An exhibition of the visual artifacts of America's most iconic rock 'n' roll band.

From 1961-65, they emerged as the face of West Coast surf and hot rod culture, with candy-striped stage uniforms and an All-American image that graced best-selling album covers and teen magazines worldwide. Then in 1966 leader Brian Wilson changed the group's image from that of teenage surf minstrels to psychedelic avatars with the creation of his masterpieces: "Pet Sounds" and "Smile." Their visuals changed with it and pretty soon the Beach Boys of the late sixties came to embody topics such as eco-consciousness, free love, pacifism, and civil rights. (Their own imprint, Brother Records, featured the image of the famous "Appeal to the Great Spirit" statue, which depicted a Native American on horseback, arms open to the sky, head tilted back, in a cry of timeless pathos.) 

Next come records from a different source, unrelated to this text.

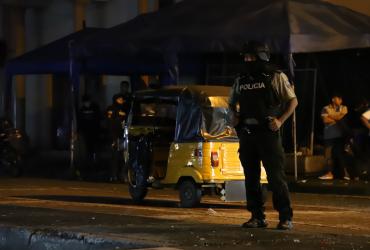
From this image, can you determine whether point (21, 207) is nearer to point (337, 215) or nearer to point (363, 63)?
point (337, 215)

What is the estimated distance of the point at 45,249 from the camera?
955cm

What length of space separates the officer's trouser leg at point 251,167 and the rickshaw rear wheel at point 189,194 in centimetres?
357

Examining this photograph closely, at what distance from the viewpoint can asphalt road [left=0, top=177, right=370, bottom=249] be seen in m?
9.00

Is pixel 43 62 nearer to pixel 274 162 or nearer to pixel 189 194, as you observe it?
pixel 189 194

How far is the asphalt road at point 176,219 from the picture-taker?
9.00 m

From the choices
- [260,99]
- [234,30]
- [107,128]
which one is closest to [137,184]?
[234,30]

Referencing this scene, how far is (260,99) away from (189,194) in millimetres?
4174

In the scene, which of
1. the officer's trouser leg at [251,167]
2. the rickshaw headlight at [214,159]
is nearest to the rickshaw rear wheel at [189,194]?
the rickshaw headlight at [214,159]

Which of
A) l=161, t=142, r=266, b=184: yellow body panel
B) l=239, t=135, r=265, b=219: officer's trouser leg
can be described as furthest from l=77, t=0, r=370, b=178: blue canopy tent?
l=239, t=135, r=265, b=219: officer's trouser leg

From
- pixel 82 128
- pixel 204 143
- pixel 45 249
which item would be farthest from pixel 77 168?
pixel 45 249

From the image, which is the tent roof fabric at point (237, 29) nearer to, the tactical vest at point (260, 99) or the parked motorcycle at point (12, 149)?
the parked motorcycle at point (12, 149)

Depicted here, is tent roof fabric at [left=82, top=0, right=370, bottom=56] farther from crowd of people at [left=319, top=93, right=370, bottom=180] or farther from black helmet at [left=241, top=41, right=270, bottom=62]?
black helmet at [left=241, top=41, right=270, bottom=62]

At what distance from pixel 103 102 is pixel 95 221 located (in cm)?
1405

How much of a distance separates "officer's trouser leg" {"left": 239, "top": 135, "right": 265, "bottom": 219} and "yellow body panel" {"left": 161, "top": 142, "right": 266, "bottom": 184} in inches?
131
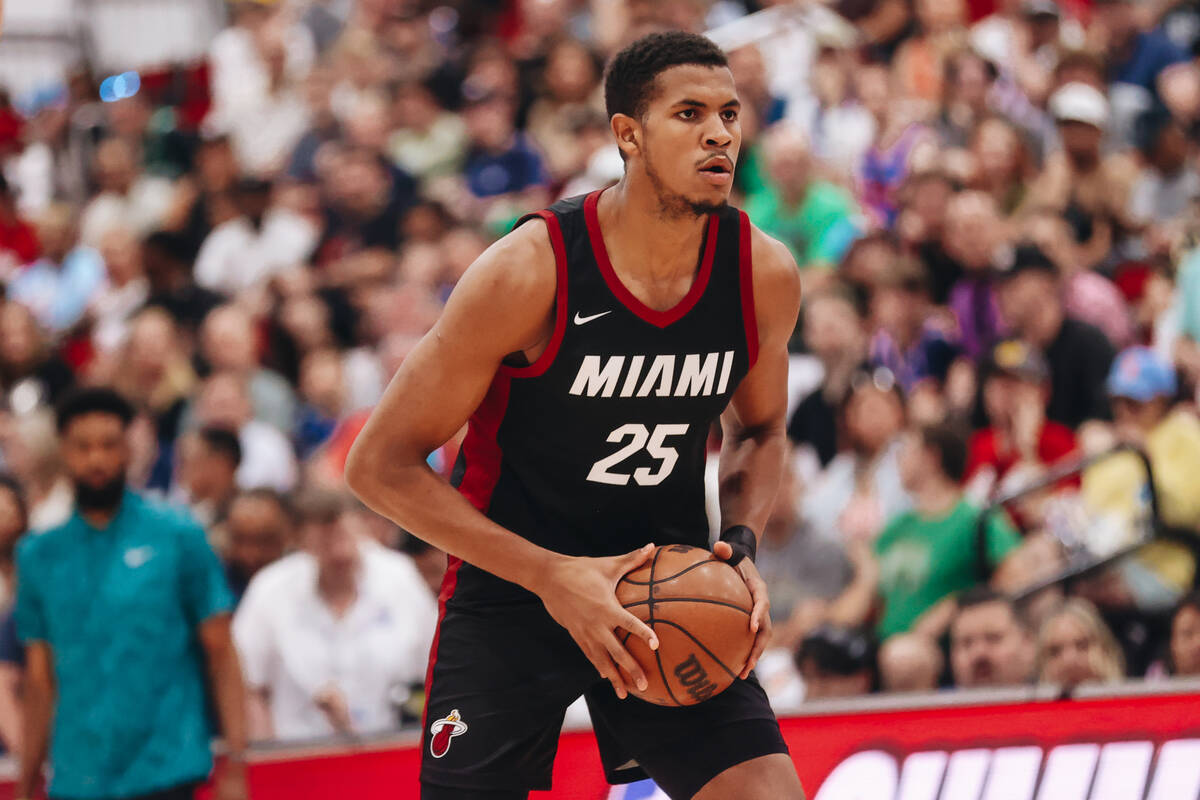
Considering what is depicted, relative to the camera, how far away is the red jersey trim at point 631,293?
133 inches

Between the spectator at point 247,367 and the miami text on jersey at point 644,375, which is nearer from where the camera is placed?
the miami text on jersey at point 644,375

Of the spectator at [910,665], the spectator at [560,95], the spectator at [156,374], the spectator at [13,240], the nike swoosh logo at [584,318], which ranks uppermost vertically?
the spectator at [560,95]

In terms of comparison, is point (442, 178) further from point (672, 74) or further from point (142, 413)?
point (672, 74)

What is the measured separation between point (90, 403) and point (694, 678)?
8.75ft

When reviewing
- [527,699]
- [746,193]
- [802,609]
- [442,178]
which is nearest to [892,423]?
[802,609]

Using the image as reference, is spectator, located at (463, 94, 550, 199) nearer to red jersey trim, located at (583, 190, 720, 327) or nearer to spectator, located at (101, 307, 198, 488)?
spectator, located at (101, 307, 198, 488)

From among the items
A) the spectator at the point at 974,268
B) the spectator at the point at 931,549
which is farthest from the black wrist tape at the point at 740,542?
the spectator at the point at 974,268

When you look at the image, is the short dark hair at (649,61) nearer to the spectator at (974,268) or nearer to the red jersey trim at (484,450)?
the red jersey trim at (484,450)

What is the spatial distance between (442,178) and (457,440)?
3.62 metres

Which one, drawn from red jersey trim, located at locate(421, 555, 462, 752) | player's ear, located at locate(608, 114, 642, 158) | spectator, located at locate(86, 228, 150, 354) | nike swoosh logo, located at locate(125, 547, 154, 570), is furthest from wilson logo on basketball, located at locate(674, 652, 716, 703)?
spectator, located at locate(86, 228, 150, 354)

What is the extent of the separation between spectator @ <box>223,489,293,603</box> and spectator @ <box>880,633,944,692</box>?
269 centimetres

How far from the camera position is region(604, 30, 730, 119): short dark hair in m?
3.29

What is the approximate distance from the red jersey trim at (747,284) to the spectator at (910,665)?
9.07 ft

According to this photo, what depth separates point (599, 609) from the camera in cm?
317
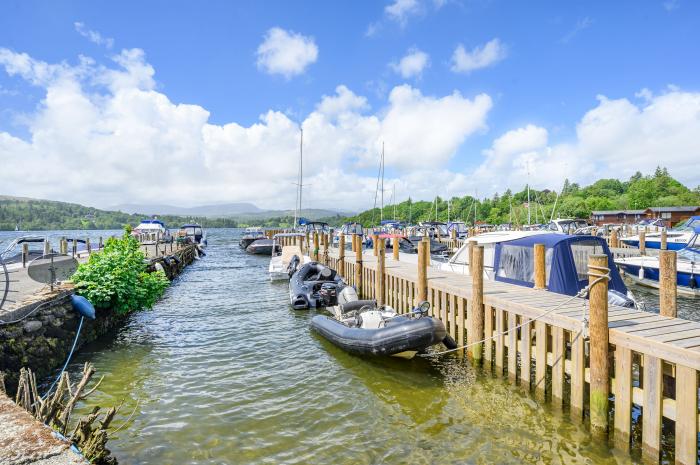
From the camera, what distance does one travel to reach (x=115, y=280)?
9.01 m

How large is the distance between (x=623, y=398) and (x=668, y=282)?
Answer: 7.01 feet

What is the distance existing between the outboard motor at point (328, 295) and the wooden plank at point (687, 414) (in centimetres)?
1000

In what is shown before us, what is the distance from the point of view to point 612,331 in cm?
480

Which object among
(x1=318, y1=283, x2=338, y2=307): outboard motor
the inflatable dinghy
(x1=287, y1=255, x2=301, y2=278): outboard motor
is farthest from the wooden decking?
(x1=287, y1=255, x2=301, y2=278): outboard motor

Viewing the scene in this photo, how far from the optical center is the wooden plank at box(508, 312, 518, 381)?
6445 mm

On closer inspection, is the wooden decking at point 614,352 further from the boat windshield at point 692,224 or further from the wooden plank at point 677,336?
the boat windshield at point 692,224

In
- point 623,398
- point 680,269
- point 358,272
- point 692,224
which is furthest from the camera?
point 692,224

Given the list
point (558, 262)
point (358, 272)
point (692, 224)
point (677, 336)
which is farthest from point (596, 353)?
point (692, 224)

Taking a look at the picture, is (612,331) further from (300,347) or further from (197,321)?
(197,321)

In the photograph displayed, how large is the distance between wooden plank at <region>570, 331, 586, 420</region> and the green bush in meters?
9.07

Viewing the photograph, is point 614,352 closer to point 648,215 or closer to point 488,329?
point 488,329

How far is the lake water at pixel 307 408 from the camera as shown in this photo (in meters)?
4.93

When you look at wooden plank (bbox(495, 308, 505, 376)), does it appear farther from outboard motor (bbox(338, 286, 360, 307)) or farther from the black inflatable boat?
the black inflatable boat

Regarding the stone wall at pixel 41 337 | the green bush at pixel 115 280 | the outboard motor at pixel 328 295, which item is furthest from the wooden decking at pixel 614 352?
the stone wall at pixel 41 337
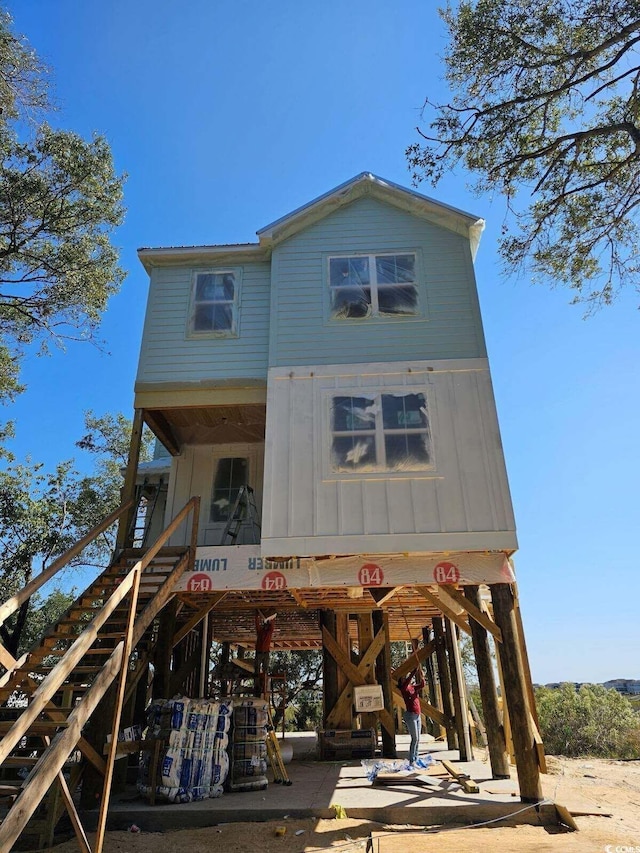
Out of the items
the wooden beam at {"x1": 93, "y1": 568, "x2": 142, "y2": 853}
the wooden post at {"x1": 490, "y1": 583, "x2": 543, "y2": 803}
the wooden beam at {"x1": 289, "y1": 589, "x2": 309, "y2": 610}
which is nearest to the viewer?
the wooden beam at {"x1": 93, "y1": 568, "x2": 142, "y2": 853}

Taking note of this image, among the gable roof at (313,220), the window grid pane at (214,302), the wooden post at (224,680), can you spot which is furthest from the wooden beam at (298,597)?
the gable roof at (313,220)

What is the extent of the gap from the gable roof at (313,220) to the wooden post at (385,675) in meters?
8.41

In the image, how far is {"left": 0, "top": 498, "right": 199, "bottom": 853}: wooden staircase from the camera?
500cm

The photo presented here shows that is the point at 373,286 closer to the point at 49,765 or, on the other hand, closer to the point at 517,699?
the point at 517,699

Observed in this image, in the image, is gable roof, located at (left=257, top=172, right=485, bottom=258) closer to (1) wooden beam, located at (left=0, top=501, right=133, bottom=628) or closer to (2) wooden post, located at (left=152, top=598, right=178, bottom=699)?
(1) wooden beam, located at (left=0, top=501, right=133, bottom=628)

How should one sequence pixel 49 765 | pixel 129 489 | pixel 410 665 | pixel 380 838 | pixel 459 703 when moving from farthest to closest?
pixel 410 665, pixel 459 703, pixel 129 489, pixel 380 838, pixel 49 765

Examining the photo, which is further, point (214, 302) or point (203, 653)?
point (203, 653)

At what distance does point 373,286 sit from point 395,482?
3.98 meters

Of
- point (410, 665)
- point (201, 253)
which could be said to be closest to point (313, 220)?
point (201, 253)

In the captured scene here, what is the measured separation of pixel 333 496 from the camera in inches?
358

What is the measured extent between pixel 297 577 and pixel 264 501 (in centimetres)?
131

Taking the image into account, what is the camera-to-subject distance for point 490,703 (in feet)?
34.2

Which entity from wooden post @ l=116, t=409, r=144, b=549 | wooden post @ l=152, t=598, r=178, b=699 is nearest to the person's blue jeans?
wooden post @ l=152, t=598, r=178, b=699

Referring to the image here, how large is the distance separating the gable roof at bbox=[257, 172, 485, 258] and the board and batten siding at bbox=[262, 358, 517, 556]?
304 centimetres
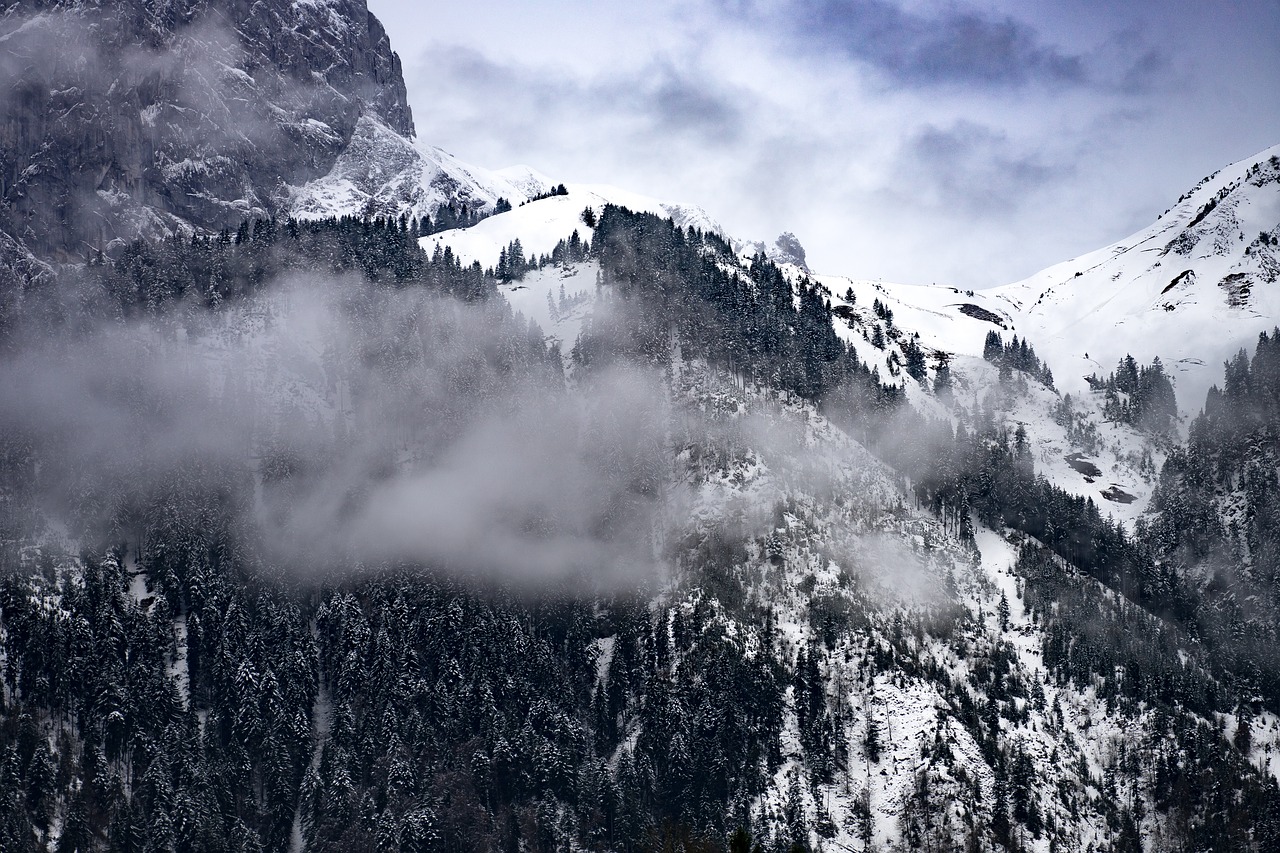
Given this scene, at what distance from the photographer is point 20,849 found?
15962cm

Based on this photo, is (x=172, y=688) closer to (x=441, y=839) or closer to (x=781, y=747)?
(x=441, y=839)

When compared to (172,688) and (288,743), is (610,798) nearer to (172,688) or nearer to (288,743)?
(288,743)

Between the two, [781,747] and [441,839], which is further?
[781,747]

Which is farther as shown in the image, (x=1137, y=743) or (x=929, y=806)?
(x=1137, y=743)

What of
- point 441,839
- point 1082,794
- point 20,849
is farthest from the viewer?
point 1082,794

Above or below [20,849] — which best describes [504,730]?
above

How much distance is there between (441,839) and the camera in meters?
180

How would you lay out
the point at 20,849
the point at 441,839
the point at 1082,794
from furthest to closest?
the point at 1082,794 < the point at 441,839 < the point at 20,849

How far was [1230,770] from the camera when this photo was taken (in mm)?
190625

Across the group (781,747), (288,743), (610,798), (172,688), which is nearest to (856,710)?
(781,747)

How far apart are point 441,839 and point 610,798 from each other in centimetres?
2728

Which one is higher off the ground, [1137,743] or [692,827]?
[1137,743]

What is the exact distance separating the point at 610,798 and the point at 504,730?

By 1976 the band's progressive direction had faded and almost overnight they became a tepid nostalgic act. Gone were the distinctive album covers, wistful hippie posters, and pop-art magazine covers of the early years. In their place came a host of cheap pastiches and poorly-designed products based in the aesthetic they helped to pioneer. The fans were not ready to give up, however, and from 1977-95 took things into their own hands, spawning the next great wave of Beach Boys-related art from within the underground. This meant bootleg albums, fanzines, and a whole host of unsanctioned posters and other visuals produced unofficially (i.e. illegally). 

This exhibition draws on the many visual elements that went into making the Beach Boys the pop culture institution they are today. It will include ephemeral objects such as album sleeves, sheet music books, magazine covers, promo photos, and concert posters. One-of-a-kind sketches and unused artwork will also be on display, as will rare foreign pressings of iconic Beach Boys LPs and 45s, which often featured different designs than the U.S. versions. The compendium of fan-produced artwork is perhaps the greatest revelation of all in this exhibition. It shows the stake they felt in something that in so many ways changed their lives. It is this possessive quality, in fact, that is relevant to collectors of every stripe; and as a result the entire collection of work shown here can serve as a window unto the collaborative social process that produces our cultural icons.